Stored entries:
+===+

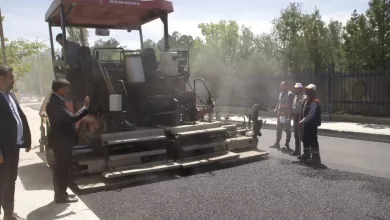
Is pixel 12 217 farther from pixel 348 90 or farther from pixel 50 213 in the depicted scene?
pixel 348 90

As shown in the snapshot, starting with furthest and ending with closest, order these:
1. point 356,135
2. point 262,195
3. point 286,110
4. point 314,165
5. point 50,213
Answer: point 356,135
point 286,110
point 314,165
point 262,195
point 50,213

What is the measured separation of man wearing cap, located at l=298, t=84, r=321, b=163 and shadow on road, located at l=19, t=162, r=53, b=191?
4345mm

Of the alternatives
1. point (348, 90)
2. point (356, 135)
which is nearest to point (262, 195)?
point (356, 135)

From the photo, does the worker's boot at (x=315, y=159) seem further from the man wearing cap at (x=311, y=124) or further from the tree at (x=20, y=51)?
the tree at (x=20, y=51)

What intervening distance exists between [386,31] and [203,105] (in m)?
9.11

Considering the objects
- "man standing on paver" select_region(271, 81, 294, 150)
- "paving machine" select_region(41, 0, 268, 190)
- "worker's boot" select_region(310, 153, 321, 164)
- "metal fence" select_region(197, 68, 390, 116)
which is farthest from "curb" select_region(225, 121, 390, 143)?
"paving machine" select_region(41, 0, 268, 190)

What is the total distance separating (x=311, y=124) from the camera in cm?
649

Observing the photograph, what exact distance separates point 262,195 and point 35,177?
3592 mm

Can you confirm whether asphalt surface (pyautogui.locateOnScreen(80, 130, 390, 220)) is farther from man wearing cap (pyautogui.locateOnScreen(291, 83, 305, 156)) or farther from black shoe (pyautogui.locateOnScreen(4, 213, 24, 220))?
man wearing cap (pyautogui.locateOnScreen(291, 83, 305, 156))

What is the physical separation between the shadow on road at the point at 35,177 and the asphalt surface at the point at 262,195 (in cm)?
86

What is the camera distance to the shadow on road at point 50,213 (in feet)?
12.8

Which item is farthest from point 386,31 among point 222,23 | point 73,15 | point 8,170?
point 222,23

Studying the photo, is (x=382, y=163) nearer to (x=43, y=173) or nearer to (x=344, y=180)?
(x=344, y=180)

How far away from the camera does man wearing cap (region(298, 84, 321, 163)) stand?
6.46 meters
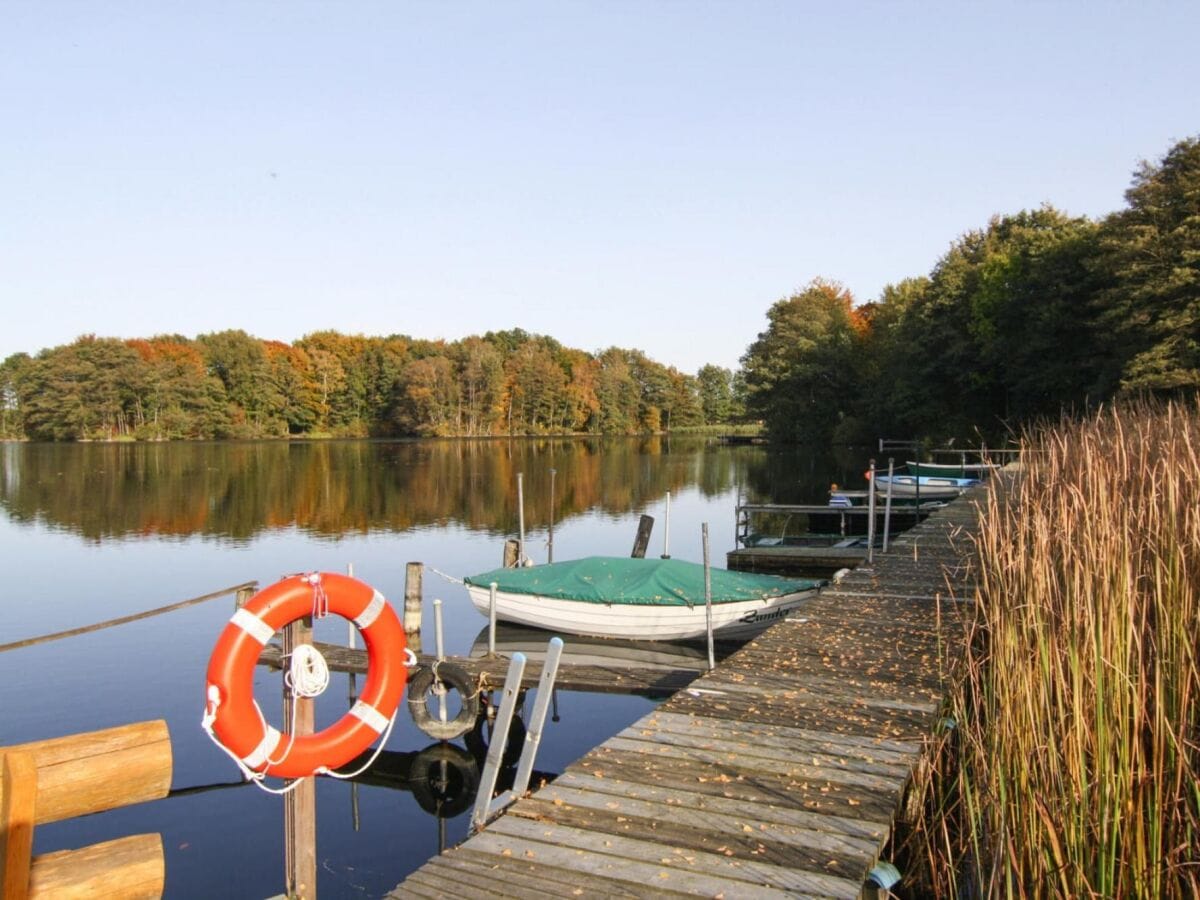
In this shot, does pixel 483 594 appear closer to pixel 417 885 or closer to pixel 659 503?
pixel 417 885

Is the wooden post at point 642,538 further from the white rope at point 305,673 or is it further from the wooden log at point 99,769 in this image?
the wooden log at point 99,769

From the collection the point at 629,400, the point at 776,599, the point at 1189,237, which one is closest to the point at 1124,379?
the point at 1189,237

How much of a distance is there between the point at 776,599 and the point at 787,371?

+===+

REQUIRED WORK - Write out all of the rows above word for word, leaving out the pictures.

SOLUTION BELOW -
Is pixel 12 217 farther from pixel 348 90 or farther from pixel 50 213 in the depicted scene?
pixel 348 90

As shown in the snapshot, starting with furthest and ending with closest, order these:
1. point 356,135
2. point 262,195
3. point 286,110
4. point 314,165
5. point 50,213
Answer: point 356,135
point 286,110
point 314,165
point 262,195
point 50,213

What is the measured separation of man wearing cap, located at l=298, t=84, r=321, b=163 and shadow on road, located at l=19, t=162, r=53, b=191?
4345mm

Of the alternatives
1. point (348, 90)
2. point (356, 135)
which is nearest to point (262, 195)?
point (356, 135)

From the photo, does the worker's boot at (x=315, y=159) seem further from the man wearing cap at (x=311, y=124) or further from the tree at (x=20, y=51)?
the tree at (x=20, y=51)

What intervening distance exists between [386,31] and [203,105] (in m)?
9.11

Considering the objects
- "man standing on paver" select_region(271, 81, 294, 150)
- "paving machine" select_region(41, 0, 268, 190)
- "worker's boot" select_region(310, 153, 321, 164)
- "metal fence" select_region(197, 68, 390, 116)
which is farthest from "curb" select_region(225, 121, 390, 143)?
"paving machine" select_region(41, 0, 268, 190)

What is the total distance separating (x=311, y=124) from the camera in cm?
649

Observing the photograph, what exact distance separates point 262,195 and point 35,177?
3592 mm

Can you confirm whether asphalt surface (pyautogui.locateOnScreen(80, 130, 390, 220)) is farther from man wearing cap (pyautogui.locateOnScreen(291, 83, 305, 156)) or farther from black shoe (pyautogui.locateOnScreen(4, 213, 24, 220))?
man wearing cap (pyautogui.locateOnScreen(291, 83, 305, 156))

What is the physical separation between the shadow on road at the point at 35,177 and the asphalt surface at the point at 262,195 (in cm)?
86

What is the camera distance to the shadow on road at point 50,213 (in feet)?
12.8

Which item is farthest from point 386,31 among point 222,23 | point 73,15 | point 8,170?
point 222,23

Studying the photo, is (x=382, y=163) nearer to (x=43, y=173) or nearer to (x=344, y=180)?
(x=344, y=180)

How far away from the camera does man wearing cap (region(298, 84, 321, 163)) stand?
6.46 meters
In this shot, does pixel 483 594 appear closer to pixel 417 885 or closer to pixel 659 503?
pixel 417 885

Is the wooden post at point 642,538 further from the white rope at point 305,673 or is it further from the wooden log at point 99,769 in this image?
the wooden log at point 99,769

From the collection the point at 629,400, the point at 776,599, the point at 1189,237, which one is closest to the point at 1124,379?
the point at 1189,237

How much of a distance is there between the point at 776,599 and the point at 787,371?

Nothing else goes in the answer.